Middle East Edition of Connected In Cairo Now Available
Connected in Cairo is featured in the October newsletter from the American University in Cairo Press, sandwiched between Matthew Jacobs’ book on the development of American foreign policy in the Middle East and Salima Ikram’s new introduction to Ancient Egypt.
The newsletter says the book is now available at the AUC bookstore in Tahrir Square. You can also order it on-line (if you live in the Middle East) here.

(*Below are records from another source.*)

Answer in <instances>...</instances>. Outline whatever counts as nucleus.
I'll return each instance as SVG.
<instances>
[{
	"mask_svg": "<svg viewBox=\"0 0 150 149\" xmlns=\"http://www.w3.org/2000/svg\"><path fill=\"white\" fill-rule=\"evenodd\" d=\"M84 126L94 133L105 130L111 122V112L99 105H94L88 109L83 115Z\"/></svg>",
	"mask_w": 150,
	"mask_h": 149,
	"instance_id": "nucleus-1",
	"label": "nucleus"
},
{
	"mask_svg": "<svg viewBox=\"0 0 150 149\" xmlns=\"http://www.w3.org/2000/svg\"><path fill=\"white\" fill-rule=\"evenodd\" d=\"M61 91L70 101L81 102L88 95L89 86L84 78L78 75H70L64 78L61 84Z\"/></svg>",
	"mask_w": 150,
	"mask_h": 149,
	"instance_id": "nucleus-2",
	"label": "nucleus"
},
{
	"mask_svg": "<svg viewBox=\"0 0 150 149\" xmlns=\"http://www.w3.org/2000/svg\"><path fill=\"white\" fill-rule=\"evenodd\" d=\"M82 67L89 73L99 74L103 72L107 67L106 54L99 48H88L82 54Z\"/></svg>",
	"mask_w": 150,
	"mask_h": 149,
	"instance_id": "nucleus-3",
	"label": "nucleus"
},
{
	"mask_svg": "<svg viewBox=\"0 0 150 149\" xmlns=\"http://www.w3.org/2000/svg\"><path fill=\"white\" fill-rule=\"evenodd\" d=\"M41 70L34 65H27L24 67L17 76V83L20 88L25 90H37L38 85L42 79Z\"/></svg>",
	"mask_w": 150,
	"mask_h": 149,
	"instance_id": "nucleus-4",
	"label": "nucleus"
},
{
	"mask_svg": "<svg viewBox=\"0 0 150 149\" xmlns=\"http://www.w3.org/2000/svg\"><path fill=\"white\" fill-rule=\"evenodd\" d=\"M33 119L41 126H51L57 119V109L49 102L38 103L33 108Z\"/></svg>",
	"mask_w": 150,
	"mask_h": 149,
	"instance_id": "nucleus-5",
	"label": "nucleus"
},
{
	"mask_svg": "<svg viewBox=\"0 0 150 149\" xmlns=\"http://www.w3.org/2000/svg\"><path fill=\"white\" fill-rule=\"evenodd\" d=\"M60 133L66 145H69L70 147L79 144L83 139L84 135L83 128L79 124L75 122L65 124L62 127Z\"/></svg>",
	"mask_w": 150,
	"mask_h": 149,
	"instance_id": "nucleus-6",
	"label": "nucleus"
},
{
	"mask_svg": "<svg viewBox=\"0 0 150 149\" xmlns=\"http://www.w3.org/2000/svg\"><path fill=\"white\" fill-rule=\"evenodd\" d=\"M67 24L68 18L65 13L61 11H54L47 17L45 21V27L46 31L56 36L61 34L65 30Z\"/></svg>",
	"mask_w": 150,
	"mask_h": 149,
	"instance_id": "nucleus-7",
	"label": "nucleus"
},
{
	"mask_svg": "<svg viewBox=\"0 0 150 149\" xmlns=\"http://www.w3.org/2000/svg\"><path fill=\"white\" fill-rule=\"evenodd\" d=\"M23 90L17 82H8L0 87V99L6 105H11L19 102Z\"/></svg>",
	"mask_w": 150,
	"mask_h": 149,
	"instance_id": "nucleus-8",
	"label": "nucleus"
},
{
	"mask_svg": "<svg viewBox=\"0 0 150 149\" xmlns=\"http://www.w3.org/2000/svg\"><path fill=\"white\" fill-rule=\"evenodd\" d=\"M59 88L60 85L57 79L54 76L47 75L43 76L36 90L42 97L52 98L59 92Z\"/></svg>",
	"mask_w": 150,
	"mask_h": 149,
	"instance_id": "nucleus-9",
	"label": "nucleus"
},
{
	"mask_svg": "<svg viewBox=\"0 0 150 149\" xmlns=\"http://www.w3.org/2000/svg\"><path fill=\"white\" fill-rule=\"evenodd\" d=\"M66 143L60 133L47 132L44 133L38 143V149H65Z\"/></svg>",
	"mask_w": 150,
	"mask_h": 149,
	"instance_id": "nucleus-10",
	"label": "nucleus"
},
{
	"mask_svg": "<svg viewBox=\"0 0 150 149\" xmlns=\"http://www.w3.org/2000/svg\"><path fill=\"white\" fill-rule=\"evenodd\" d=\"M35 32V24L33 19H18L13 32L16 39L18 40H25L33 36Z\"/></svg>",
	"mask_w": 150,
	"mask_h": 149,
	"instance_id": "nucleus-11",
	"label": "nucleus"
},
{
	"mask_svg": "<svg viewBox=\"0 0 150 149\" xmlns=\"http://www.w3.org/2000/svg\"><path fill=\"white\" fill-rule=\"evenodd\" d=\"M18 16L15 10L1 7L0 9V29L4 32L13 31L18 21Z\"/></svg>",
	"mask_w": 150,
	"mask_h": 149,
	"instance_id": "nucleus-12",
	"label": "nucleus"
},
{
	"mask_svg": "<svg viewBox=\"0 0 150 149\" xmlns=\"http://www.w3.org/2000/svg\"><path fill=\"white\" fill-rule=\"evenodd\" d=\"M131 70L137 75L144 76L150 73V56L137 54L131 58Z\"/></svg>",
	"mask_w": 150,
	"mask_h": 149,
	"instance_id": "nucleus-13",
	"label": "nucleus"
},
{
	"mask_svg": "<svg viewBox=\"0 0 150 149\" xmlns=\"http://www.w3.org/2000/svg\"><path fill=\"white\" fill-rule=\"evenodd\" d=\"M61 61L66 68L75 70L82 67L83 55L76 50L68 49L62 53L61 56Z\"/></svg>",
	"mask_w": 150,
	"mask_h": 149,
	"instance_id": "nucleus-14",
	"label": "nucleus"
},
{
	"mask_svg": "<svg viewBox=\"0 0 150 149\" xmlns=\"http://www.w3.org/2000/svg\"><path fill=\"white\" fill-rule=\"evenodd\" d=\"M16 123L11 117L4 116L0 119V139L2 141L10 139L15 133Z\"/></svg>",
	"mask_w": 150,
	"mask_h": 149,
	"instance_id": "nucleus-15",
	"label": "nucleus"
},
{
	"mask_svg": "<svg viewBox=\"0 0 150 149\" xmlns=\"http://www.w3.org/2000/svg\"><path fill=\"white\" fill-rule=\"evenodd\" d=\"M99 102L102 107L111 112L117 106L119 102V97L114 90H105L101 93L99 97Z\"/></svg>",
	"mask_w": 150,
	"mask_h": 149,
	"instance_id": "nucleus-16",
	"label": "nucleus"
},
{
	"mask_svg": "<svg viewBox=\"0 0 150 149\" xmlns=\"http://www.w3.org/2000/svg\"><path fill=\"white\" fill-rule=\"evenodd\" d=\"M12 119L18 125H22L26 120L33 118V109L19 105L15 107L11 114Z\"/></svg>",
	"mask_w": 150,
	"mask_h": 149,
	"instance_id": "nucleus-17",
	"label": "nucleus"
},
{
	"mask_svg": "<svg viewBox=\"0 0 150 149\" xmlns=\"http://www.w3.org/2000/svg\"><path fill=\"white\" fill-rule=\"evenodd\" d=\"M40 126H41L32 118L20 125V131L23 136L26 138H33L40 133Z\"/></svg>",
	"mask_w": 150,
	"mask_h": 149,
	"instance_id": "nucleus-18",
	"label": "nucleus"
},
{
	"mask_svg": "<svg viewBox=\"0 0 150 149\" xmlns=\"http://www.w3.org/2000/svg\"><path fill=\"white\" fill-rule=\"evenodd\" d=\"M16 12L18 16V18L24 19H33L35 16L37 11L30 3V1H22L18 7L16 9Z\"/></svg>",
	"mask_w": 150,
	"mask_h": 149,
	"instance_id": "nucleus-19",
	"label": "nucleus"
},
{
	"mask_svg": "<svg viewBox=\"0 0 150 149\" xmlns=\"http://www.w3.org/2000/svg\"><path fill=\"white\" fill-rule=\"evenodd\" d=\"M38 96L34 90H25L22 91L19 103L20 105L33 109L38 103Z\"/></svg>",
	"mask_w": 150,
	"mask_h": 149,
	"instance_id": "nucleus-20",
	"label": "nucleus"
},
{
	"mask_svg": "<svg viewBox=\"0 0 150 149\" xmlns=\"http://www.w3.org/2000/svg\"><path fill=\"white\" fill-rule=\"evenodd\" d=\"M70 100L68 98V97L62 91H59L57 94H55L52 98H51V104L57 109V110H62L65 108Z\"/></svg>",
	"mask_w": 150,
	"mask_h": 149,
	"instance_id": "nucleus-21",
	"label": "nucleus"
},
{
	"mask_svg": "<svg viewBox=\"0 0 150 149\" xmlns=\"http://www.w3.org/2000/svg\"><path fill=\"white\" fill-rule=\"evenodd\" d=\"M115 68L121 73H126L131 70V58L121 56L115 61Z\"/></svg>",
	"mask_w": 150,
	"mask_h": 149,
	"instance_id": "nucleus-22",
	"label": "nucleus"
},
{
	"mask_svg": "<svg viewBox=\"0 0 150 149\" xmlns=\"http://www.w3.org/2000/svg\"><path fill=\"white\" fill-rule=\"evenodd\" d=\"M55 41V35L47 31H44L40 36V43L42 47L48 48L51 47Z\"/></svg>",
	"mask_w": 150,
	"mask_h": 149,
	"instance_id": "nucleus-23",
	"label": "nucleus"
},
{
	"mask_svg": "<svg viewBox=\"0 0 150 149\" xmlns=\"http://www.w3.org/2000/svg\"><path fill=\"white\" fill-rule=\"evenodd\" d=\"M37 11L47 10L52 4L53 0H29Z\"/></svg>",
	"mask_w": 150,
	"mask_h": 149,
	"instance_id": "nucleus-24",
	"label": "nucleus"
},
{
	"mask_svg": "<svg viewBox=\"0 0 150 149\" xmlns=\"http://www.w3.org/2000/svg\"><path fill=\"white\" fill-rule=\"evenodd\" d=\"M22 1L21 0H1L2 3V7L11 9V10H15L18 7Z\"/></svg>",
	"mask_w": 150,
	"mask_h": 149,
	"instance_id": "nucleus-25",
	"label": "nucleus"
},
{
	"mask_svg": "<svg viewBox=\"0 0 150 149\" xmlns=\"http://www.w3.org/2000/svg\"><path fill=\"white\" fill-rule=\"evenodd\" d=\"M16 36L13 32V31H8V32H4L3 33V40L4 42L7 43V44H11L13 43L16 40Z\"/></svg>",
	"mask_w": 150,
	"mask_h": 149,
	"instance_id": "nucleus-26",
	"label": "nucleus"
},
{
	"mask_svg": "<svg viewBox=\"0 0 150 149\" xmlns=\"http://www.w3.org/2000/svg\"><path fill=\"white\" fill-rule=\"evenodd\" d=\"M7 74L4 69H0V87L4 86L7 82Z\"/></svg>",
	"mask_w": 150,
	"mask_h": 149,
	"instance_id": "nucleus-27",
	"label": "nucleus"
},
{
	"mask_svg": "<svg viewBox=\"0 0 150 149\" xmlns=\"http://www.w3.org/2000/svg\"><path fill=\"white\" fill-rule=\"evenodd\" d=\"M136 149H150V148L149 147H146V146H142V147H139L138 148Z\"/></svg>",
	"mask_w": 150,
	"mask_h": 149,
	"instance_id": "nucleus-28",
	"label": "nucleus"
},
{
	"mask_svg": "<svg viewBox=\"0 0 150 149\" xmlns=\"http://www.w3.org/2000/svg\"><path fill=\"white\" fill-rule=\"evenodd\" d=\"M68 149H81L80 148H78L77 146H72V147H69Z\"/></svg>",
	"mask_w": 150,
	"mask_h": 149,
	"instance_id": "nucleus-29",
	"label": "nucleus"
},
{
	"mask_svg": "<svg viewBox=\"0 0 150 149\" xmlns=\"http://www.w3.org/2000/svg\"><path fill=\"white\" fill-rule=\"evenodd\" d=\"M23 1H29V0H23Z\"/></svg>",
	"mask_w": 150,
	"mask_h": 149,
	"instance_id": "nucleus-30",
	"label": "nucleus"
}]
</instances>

You can read the entire newsletter here.
The newsletter describes the book thus:
This book is an anthropological account of Egypt‘s cosmopolitan elite, the ―A and B+ classes—made up of old-money families, nouveaux riches, and many subdivisions that in their everyday life consume “transnational popular culture” emerging from spreading globalization, as they drive in Mercedes Benz cars, eat at McDonald‘s, and shop at Mango, or play Pokémon, and stay connected through their Blackberry or Apple computer.

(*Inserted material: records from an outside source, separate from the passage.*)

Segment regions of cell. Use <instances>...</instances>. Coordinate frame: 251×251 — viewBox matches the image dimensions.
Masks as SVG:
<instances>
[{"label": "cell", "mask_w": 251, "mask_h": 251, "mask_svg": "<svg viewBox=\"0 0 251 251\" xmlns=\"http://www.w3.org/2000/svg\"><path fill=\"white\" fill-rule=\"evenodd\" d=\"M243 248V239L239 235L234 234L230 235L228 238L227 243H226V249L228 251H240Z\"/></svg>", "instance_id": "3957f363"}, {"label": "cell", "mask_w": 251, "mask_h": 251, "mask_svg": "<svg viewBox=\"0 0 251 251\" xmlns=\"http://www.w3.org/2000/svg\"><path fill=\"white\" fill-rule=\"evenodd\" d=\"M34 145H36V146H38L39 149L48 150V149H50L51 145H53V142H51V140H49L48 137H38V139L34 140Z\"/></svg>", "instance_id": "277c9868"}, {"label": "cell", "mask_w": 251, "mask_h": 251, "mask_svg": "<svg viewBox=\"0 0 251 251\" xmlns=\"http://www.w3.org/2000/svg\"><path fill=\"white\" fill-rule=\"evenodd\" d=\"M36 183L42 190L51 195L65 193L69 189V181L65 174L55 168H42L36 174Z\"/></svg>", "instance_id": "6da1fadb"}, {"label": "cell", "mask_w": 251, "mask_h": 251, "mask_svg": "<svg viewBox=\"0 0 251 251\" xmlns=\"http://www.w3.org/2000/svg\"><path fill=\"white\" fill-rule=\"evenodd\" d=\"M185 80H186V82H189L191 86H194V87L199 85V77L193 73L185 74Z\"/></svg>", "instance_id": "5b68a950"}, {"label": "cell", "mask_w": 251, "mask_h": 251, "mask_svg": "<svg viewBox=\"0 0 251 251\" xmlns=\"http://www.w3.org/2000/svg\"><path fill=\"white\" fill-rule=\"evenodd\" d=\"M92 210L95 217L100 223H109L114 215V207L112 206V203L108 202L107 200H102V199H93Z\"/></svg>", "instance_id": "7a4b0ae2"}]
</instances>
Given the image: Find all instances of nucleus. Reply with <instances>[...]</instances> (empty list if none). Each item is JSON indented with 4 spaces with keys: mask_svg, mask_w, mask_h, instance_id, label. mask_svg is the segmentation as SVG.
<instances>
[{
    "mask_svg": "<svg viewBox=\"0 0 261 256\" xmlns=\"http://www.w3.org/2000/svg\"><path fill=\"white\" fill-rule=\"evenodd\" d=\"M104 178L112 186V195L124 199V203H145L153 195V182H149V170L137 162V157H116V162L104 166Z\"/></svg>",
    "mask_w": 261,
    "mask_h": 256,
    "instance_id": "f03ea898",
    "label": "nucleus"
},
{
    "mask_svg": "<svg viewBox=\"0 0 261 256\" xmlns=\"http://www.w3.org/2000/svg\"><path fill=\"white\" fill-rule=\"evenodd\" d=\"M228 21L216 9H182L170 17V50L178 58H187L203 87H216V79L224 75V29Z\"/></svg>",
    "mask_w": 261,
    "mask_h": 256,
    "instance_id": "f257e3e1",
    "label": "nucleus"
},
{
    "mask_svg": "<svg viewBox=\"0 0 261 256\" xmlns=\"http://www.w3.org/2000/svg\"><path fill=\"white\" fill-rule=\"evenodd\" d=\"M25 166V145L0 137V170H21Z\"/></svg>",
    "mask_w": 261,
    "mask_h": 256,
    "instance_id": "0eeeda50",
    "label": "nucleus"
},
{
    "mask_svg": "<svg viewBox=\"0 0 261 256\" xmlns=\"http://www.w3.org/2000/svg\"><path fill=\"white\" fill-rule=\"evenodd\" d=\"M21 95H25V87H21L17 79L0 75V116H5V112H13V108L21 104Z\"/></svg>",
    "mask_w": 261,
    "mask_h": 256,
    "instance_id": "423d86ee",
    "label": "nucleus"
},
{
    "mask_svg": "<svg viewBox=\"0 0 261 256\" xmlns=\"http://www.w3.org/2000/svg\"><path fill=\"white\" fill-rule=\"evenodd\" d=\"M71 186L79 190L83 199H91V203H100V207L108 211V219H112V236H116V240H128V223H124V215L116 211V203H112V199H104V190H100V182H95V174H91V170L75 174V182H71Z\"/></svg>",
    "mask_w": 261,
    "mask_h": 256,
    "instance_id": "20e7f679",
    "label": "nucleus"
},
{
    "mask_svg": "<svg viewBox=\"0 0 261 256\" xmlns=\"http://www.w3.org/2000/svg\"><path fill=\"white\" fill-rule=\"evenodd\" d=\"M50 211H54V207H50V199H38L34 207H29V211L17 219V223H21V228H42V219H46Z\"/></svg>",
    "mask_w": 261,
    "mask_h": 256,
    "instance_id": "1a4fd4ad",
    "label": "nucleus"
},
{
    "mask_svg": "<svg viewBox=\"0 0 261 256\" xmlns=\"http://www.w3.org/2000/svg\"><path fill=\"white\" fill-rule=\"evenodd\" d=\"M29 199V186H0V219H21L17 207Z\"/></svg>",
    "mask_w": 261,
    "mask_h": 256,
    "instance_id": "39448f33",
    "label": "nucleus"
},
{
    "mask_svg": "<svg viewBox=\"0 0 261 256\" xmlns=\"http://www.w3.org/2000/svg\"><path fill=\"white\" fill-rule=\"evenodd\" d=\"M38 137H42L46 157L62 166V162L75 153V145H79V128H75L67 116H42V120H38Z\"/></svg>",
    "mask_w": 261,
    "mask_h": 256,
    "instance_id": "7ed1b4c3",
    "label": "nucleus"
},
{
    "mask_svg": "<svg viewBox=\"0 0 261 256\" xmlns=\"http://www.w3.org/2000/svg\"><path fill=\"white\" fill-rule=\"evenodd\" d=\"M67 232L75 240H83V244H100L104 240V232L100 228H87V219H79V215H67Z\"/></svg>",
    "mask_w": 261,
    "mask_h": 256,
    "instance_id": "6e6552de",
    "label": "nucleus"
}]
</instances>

“Part of my job was to demonstrate that in spite of their iconicity and indexicality with their counterparts abroad, McDonald‘s, computers, and other transnational goods and technologies do not replace local culture with global but become part of local culture by becoming situated in an infrastructural and social matrix that transformed them,” comments Peterson, an anthropology professor who taught at the American University in Cairo, in his epilogue.